France

Julien Dray, un lynchage moderne

Simon Tardieu, mis à jour le 17.12.2009 à 13 h 23

La décision de Jean-Paul Huchon de se passer de Dray pour les régionales est politiquement logique et moralement détestable.

Julien Dray en 2008. REUTERS/Gonzalo Fuentes

Julien Dray en 2008. REUTERS/Gonzalo Fuentes

Selon le site du Monde, le député PS de l'Essonne Julien Dray ne devrait pas être cité devant le tribunal correctionnel, si le parquet suit le rapport adressé par le procureur de Paris Jean-Claude Marin, le 15 décembre. Il pourrait faire l'objet d'un simple rappel à la loi, voie alternative aux poursuites, de même que le président de SOS-Racisme, Dominique Sopo.

L'enquête ne semble pas avoir mis «en évidence un train de vie personnel dispendieux de la part de Julien Dray», relève M. Marin, qui ajoute : «Aucun élément objectif de l'enquête, ni aucune déclaration, ne permet d'apporter la preuve, avec suffisamment de certitude, qu'il connaissait l'origine véritable des fonds (...), encore moins qu'il soit intervenu dans la mise en place du système.»

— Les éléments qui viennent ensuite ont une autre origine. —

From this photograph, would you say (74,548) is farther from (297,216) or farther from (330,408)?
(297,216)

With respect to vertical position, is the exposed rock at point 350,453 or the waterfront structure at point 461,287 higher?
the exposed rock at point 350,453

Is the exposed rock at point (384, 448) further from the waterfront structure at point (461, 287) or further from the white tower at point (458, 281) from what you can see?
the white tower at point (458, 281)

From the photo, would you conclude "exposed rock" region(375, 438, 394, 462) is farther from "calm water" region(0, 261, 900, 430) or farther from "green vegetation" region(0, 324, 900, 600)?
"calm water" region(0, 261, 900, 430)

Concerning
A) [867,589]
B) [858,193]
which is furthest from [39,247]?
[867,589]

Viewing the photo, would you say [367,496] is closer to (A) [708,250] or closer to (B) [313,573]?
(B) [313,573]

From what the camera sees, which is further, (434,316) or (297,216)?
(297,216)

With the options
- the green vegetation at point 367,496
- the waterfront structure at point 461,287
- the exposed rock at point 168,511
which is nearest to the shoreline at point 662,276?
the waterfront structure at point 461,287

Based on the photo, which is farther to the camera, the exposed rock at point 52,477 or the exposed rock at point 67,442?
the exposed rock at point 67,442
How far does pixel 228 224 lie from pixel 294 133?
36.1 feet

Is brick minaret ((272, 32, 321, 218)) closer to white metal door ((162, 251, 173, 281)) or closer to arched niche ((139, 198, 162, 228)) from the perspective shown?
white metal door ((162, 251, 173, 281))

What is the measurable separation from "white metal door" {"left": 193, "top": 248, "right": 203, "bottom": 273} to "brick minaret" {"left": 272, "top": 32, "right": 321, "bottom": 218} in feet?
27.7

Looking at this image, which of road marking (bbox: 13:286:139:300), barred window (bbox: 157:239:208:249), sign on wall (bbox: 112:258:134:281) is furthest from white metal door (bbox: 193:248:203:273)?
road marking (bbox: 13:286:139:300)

M. Dray a a en outre indiqué, au cours de l'enquête, que les sommes prêtées avaient été remboursées. Conclusion du parquet : «Le délit de blanchiment du délit d'abus de confiance n'apparaît donc pas suffisamment établi à l'encontre de Julien Dray pour permettre le renvoi de celui-ci devant le tribunal correctionnel.» Nous republions un article de Simon Tardieu dénonçant le traitement infligé à Julien Dray par ses «amis socialistes».

***

Coupable avant d'être jugé (ou même mis en examen). Julien Dray est mené par ses anciens amis vers le billot au nom du réalisme politique. Depuis longtemps l'opinion publique a décrété qu'il était coupable.

Peut être l'est-il, peut être ne l'est-il pas. Une enquête est ouverte qui pour l'heure n'a pas aboutie et n'a pas mené à une inculpation. Julien Dray est par conséquent présumé innocent.

Innocent? Non! Car la machine médiatique l'a d'ores et déjà condamné et a mis en lambeaux depuis plusieurs mois sa réputation. Jean-Paul Huchon, qui souhaite éviter les remous à l'aube d'une campagne qui s'annonce périlleuse, s'est docilement incliné devant la mise au ban décidée par les journalistes et entérinée par l'opinion.

Cette affaire n'est pas le premier exemple, ni le dernier hélas, de lynchage médiatique en règle d'une personnalité. On ne compte plus les mises en examen annoncées à grand renfort de gros titres et avec des envoyés spéciaux dépêchés devant le perron de nos tribunaux. Mais combien de caméras, une fois le tumulte passé, pour témoigner d'une relaxe ou d'un acquittement? La presse est une bête bien partiale.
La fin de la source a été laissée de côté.